Tâche courte 1: Présentez sous forme de liste JSON de chaînes, à raison d'une chaîne par ligne et sans les lignes vides, tout le passage des lignes fournies qui va de la ligne contenant "In this scene, does" jusqu'à la fin de ces lignes.

Texte donné:
La seconde guerre des navigateurs est sur le point d’être terminée.
Pour schématiser, les gens utilisent Safari sur iPhone et iPad — ils n’ont pas le choix. Partout ailleurs il n’y a quasiment plus que Chrome. Objectivement il faut avouer que le logiciel est exceptionnel, et évolue constamment.
Firefox est en baisse lente mais constante, avec désormais moins de 10 % du trafic en Europe. Même le fleuron de Microsoft installé par défaut sur plus de 80 % des postes de travail récents, Edge, ne dépasse pas les 3 %.
On en est au point où quand vous lancez une application mobile, c’est en réalité parfois les moteurs de Chrome ou de Safari qui fonctionnent en arrière plan. Même les versions légères de Firefox mobile sont de simples surcouches à Chrome et Safari.
La guerre des navigateurs est terminée et nous l’avons perdue.
Nous l’avons perdue parce que nous avons abandonné le futur de l’informatique personnelle — le web et le mobile.
L’essentiel du parc est contrôlé par une régie publicitaire dont le modèle économique est de surveiller et régenter tout ce que vous faites sur vos appareils. Google et Chrome c’est ça.

Lignes fournies:
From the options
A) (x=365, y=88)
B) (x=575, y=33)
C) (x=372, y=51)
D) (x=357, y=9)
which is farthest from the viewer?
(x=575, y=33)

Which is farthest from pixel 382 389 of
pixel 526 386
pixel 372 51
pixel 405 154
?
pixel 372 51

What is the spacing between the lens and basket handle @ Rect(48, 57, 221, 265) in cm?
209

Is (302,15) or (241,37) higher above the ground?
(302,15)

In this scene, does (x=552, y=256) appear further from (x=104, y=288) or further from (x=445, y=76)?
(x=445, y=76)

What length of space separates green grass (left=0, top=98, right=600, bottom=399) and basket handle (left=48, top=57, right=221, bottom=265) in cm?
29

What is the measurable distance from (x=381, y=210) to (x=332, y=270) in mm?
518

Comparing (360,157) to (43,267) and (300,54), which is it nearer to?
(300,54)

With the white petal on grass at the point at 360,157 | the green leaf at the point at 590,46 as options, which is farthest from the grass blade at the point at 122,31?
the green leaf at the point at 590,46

Tâche courte 2: Dans le texte sur la guerre des navigateurs, reformulez sous forme de liste le paragraphe qui commence par « Firefox est en baisse » en gardant ses faits principaux.

Résultat 1:
[
  "In this scene, does (x=552, y=256) appear further from (x=104, y=288) or further from (x=445, y=76)?",
  "(x=445, y=76)",
  "What length of space separates green grass (left=0, top=98, right=600, bottom=399) and basket handle (left=48, top=57, right=221, bottom=265) in cm?",
  "29",
  "What is the measurable distance from (x=381, y=210) to (x=332, y=270) in mm?",
  "518",
  "Comparing (360,157) to (43,267) and (300,54), which is it nearer to?",
  "(300,54)",
  "With the white petal on grass at the point at 360,157 | the green leaf at the point at 590,46 as options, which is farthest from the grass blade at the point at 122,31?",
  "the green leaf at the point at 590,46"
]

Résultat 2:
- Firefox recule lentement mais constamment et représente désormais moins de 10 % du trafic en Europe.
- Edge, le navigateur de Microsoft installé par défaut sur plus de 80 % des postes de travail récents, ne dépasse pas 3 %.